When I gathered enough courage and went into the office yesterday, there were whispers. My close colleagues confided in me that some colleagues were blaming me for not being able to “take jokes.” Some of my closest colleagues suddenly started avoiding me. I would like to think they probably did not know how to console me. Still, it was very painful.
I don’t regret that I spoke up– although it probably left some mud in my reputation and future job prospect. I spoke up because I cannot justify my job if i cannot even speak up for myself.
I am happy that Mediacorp is acknowledging *additional allegations* brought forth by five other producers and hope they will be fully investigated in the near future. And I hope this incident prompts more open culture and dialogue within the company. I think this is very important because I was repeatedly discouraged from going to HR with my past complaints. And that should not happen anymore. Everyone deserves to feel safe and respected at work– regardless of their age, gender, sexuality or ethnicity.
I had a wonderful time in Singapore. I made everlasting friends such as Noreen and Claire . I’ve learned so much in Channel News Asia from wonderful colleagues who’ve supported me and encouraged me. I am especially grateful for Dawn Karen Tan and my direct boss Fred. They were so supportive and caring. I am forever grateful.

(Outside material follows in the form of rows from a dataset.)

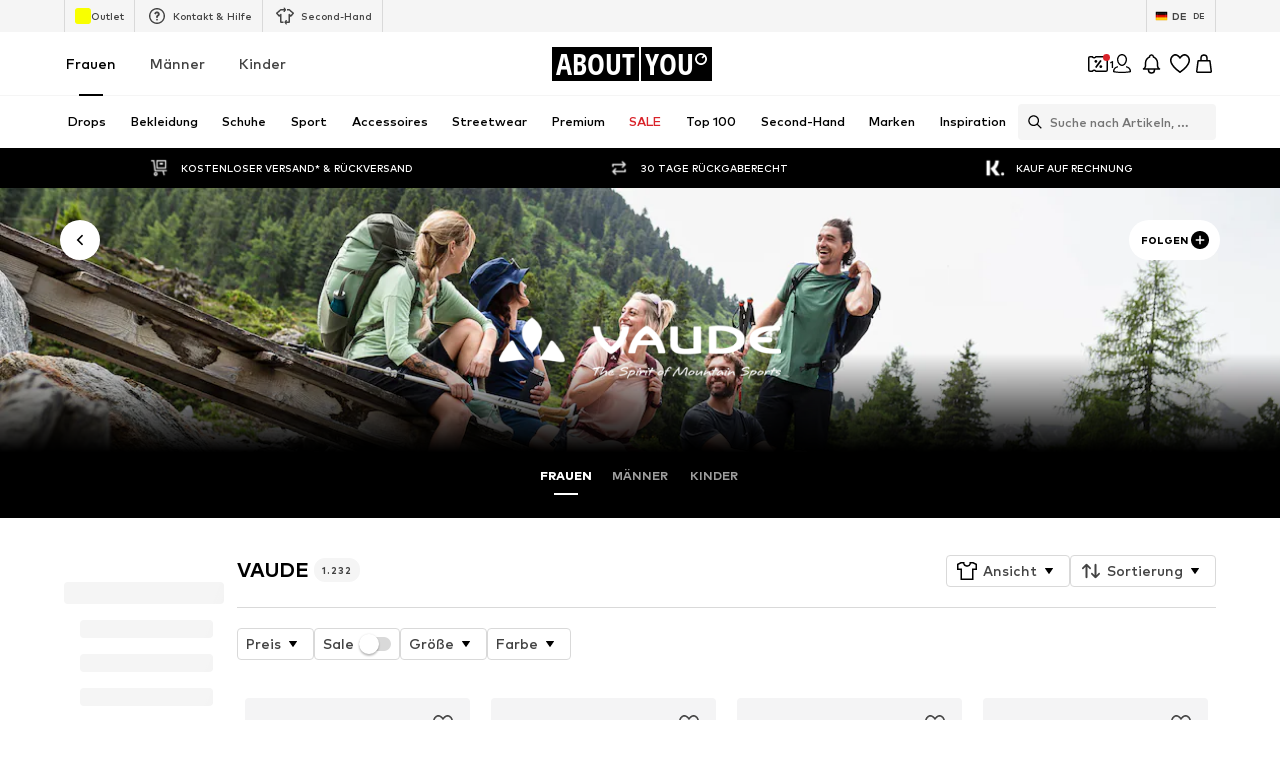

--- FILE ---
content_type: application/javascript
request_url: https://assets.aboutstatic.com/assets/service.grpc-OexjM-HJ.js
body_size: 102
content:
import{cJ as n,e as c,b8 as u,i as l,cK as d,cL as k}from"./index-B5gYRi2g.js";import{c as v,e as a}from"./colors-Cw1gp2ec.js";import"./minimal-BFka5DYH.js";import"./coins_history_transaction-CrUrrz3M.js";const m=(t,s)=>(c(t.uint32(10).fork(),s.config).ldelim(),u(t.uint32(18).fork(),s.session).ldelim(),l(t.uint32(24),s.targetGroup),a(t.uint32(34).fork(),s.reductionsState).ldelim(),t),S=()=>({wishlistState:k()}),R=(t,s)=>{const i=t.pos+s,e=S();for(;t.pos<i;){const o=t.uint32();switch(o>>>3){case 1:e.wishlistState=n(t,t.uint32());break;case 2:e.bubbleColor=v(t,t.uint32());break;default:t.skipType(o&7);break}}return e},f=(t,s)=>(c(t.uint32(10).fork(),s.config).ldelim(),u(t.uint32(18).fork(),s.session).ldelim(),l(t.uint32(24),s.targetGroup),a(t.uint32(34).fork(),s.reductionsState).ldelim(),s.wishlistToken!==void 0&&d(t.uint32(42).fork(),s.wishlistToken).ldelim(),t.uint32(48).int64(s.productId),t),b=()=>({status:p()}),W=(t,s)=>{const i=t.pos+s,e=b();for(;t.pos<i;){const o=t.uint32();switch(o>>>3){case 1:e.wishlistState=n(t,t.uint32());break;case 2:e.status=y(t,t.uint32());break;default:t.skipType(o&7);break}}return e},p=()=>({}),y=(t,s)=>{const i=t.pos+s,e=p();for(;t.pos<i;){const o=t.uint32();switch(o>>>3){case 1:e.type={$case:"error",error:r(t,t.uint32())};break;case 2:e.type={$case:"wishlistFullError",wishlistFullError:_(t,t.uint32())};break;default:t.skipType(o&7);break}}return e},P=()=>({message:""}),_=(t,s)=>{const i=t.pos+s,e=P();for(;t.pos<i;){const o=t.uint32();switch(o>>>3){case 1:e.message=t.string();break;default:t.skipType(o&7);break}}return e},w=(t,s)=>(c(t.uint32(10).fork(),s.config).ldelim(),u(t.uint32(18).fork(),s.session).ldelim(),l(t.uint32(24),s.targetGroup),a(t.uint32(34).fork(),s.reductionsState).ldelim(),s.wishlistToken!==void 0&&d(t.uint32(42).fork(),s.wishlistToken).ldelim(),t.uint32(48).int64(s.productId),t),g=()=>({status:h()}),T=(t,s)=>{const i=t.pos+s,e=g();for(;t.pos<i;){const o=t.uint32();switch(o>>>3){case 1:e.wishlistState=n(t,t.uint32());break;case 2:e.status=A(t,t.uint32());break;default:t.skipType(o&7);break}}return e},h=()=>({}),A=(t,s)=>{const i=t.pos+s,e=h();for(;t.pos<i;){const o=t.uint32();switch(o>>>3){case 1:e.type={$case:"error",error:r(t,t.uint32())};break;default:t.skipType(o&7);break}}return e},G=()=>({message:""}),r=(t,s)=>{const i=t.pos+s,e=G();for(;t.pos<i;){const o=t.uint32();switch(o>>>3){case 1:e.message=t.string();break;default:t.skipType(o&7);break}}return e},B=(t,s,i)=>t.unary({methodName:"GetWishlistState",serviceName:"aysa_api.services.wishlist.v1.WishlistService",encodeRequest:m,decodeResponse:R},s,i);B.method="aysa_api.services.wishlist.v1.WishlistService/GetWishlistState";const q=(t,s,i)=>t.unary({methodName:"AddProduct",serviceName:"aysa_api.services.wishlist.v1.WishlistService",encodeRequest:f,decodeResponse:W},s,i);q.method="aysa_api.services.wishlist.v1.WishlistService/AddProduct";const E=(t,s,i)=>t.unary({methodName:"RemoveProduct",serviceName:"aysa_api.services.wishlist.v1.WishlistService",encodeRequest:w,decodeResponse:T},s,i);E.method="aysa_api.services.wishlist.v1.WishlistService/RemoveProduct";export{q as WishlistService_AddProduct,B as WishlistService_GetWishlistState,E as WishlistService_RemoveProduct};
//# sourceMappingURL=service.grpc-OexjM-HJ.js.map
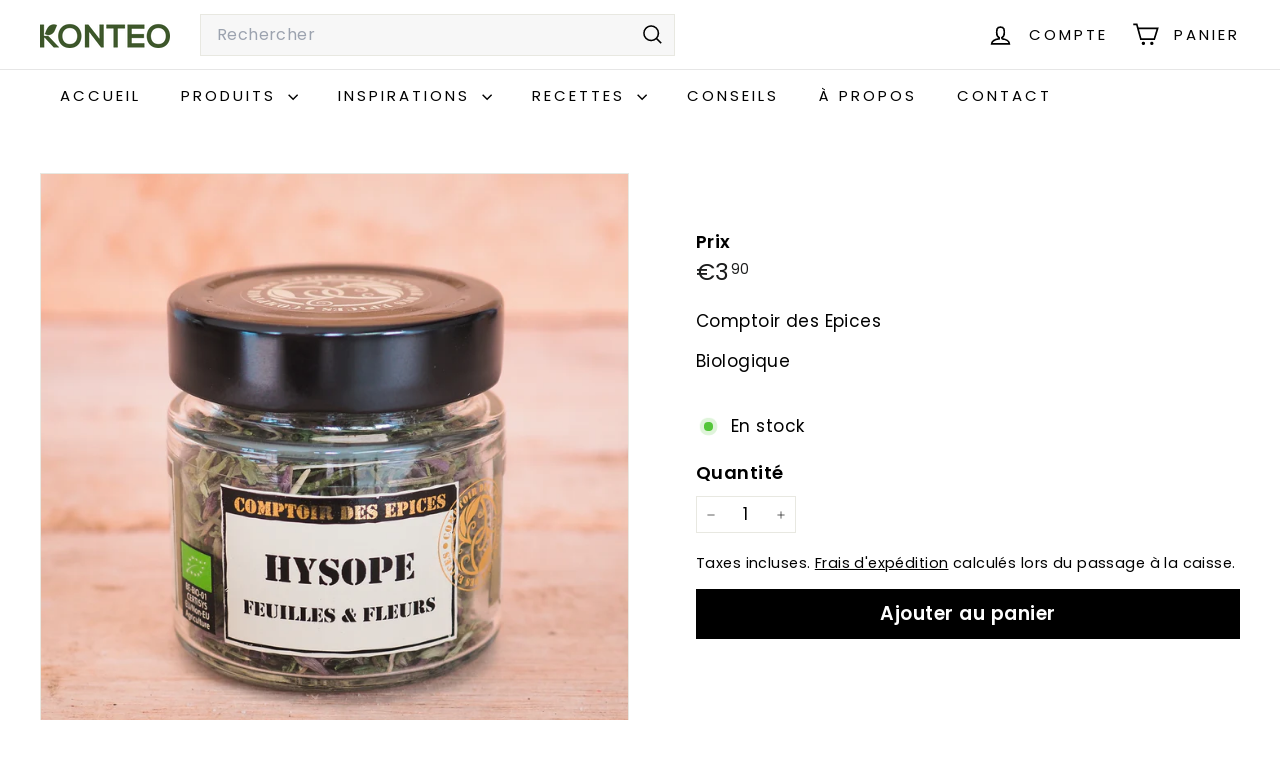

--- FILE ---
content_type: text/json
request_url: https://conf.config-security.com/model
body_size: 85
content:
{"title":"recommendation AI model (keras)","structure":"release_id=0x6a:3f:23:38:3c:5b:52:34:45:72:33:53:60:3b:7b:46:66:5a:61:52:38:2d:55:4c:57:74:79:69:29;keras;acnz5yebofvzd849dljma9gfz38ezssavcr5twkpi7ppder8oltwr0vu7ql2z4oxicedocb6","weights":"../weights/6a3f2338.h5","biases":"../biases/6a3f2338.h5"}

During past two weeks, I’ve received many messages from Singaporeans I do not know– even from Houston, Texas! Sorry I cannot respond individually but thank you so much for your messages. It gave me strength.
I will be leaving Singapore soon as I am now a tourist. Thank you Singapore.”
According to the Mediacorp spokesman, Park tendered her resignation in September and left the company after serving a shortened notice period. She will be leaving Singapore soon.